AI image-generators are being trained on explicit photos of children, a study shows

@girlfreddy@lemmy.ca · 7 months ago

AI image-generators are being trained on explicit photos of children, a study shows

Snot Flickerman · edit-2 7 months ago

I don’t think that’s what they’re suggesting at all.

The question isn’t “Did you know there is child porn in your data set?”

The question is “Why the living fuck didn’t you know there was child porn in your fucking data set, you absolute fucking idiot?”

The answer is more mealy-mouthed bullshit from pussies who didn’t have a plan and are probably currently freaking the fuck out about harboring child porn on their hard drives.

The point is it shouldn’t have happened to begin with and they don’t really have a fucking excuse and if all they can come up with is “well that’s not good” maybe they should go die in a fucking fire to make the world a better place. “Oopsie doodles I’m sowwy” isn’t good enough.

@ricecake@sh.itjust.works · 7 months ago

Wow, calm the fuck down dude.

The reason they didn’t know is because the AI groups aren’t the ones scanning the Internet, different projects do that and publish the data, and yet a different project identifies images and extracts alt text from them.

They’re probably freaking out about as much as any search engine is when they discover they indexed CSAM, and probably less because they’re not actually holding the images.

I know the point you’re going for, and raging out at the topic only undermines your point.

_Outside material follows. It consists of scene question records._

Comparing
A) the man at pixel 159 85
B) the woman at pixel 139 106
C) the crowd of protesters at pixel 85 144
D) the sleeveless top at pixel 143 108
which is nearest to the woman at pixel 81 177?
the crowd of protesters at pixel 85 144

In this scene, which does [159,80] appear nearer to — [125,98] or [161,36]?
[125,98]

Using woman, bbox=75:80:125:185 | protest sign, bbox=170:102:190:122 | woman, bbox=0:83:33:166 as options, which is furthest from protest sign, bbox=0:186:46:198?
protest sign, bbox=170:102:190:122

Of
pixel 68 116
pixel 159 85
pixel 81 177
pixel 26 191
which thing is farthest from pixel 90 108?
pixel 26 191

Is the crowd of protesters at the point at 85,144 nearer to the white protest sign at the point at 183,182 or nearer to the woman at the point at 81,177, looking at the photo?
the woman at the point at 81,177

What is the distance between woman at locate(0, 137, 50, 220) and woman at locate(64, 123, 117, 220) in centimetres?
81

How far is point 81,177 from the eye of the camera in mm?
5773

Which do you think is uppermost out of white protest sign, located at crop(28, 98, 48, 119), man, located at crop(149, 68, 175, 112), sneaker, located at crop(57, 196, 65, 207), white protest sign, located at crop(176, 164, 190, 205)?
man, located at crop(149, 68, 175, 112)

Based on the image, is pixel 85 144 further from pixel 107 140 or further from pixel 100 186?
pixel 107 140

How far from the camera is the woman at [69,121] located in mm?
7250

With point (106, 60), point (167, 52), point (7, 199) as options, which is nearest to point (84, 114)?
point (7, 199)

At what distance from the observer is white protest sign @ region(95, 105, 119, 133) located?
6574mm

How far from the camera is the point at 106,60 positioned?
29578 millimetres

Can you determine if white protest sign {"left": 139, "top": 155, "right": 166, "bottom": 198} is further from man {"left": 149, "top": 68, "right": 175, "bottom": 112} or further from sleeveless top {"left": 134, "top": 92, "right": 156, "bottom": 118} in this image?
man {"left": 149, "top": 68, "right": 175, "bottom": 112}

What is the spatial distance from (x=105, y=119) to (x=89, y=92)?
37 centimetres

Snot Flickerman · 7 months ago

“Other groups organized this data, but we couldn’t be fucked to check to make sure it was all fully legal and above board” said nobody who actually cared about such things ever.

The fact that they don’t check because it would take too long and slow them down compared to competitors is literally the point. It’s all about profit motive over safety or even basic checking of things beforehand.

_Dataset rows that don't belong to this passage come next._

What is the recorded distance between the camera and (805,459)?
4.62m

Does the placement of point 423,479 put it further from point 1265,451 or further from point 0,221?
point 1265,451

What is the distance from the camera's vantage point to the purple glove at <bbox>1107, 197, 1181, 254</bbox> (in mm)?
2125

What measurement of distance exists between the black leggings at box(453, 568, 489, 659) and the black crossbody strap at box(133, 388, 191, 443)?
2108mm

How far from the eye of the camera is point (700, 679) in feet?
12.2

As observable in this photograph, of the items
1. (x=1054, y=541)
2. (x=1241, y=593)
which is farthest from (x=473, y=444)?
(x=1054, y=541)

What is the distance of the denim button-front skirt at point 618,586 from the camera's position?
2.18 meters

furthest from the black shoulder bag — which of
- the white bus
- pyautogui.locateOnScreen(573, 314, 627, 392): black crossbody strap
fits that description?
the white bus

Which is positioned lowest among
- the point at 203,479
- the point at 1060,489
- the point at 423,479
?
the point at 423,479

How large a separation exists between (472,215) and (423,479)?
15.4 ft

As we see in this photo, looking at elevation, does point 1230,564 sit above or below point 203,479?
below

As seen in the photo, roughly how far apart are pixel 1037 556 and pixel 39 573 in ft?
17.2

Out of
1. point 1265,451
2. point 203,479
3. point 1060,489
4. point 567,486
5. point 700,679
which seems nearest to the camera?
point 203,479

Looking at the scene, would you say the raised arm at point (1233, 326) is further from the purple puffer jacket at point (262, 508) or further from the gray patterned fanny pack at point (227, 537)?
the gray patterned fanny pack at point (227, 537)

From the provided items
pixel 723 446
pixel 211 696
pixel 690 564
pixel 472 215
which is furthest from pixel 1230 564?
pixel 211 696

It’s a really, really weak excuse.

@ricecake@sh.itjust.works · 7 months ago

Did you know that they actually do check? It’s true! There’s a big difference between what happened, which is CSAM was found in the foundation data, and that CSAM then being used for training.

Stability AI on Wednesday said it only hosts filtered versions of Stable Diffusion and that “since taking over the exclusive development of Stable Diffusion, Stability AI has taken proactive steps to mitigate the risk of misuse.” “Those filters remove unsafe content from reaching the models,” the company said in a prepared statement. “By removing that content before it ever reaches the model, we can help to prevent the model from generating unsafe content.”

Also, the people who maintain the foundational dataset do checks, although which was mentioned by the people who reported the issue. Their critique was that the checks had flaws, not that they didn’t exist.

So if your only issue is that they didn’t check, well… You’re wrong.

bedrooms · 7 months ago

400 million images that is. Checking all is impossible.

paraphrand · 7 months ago

But we had to indiscriminately harvest these images from the web. Otherwise we would not have collected enough images in a timely manner!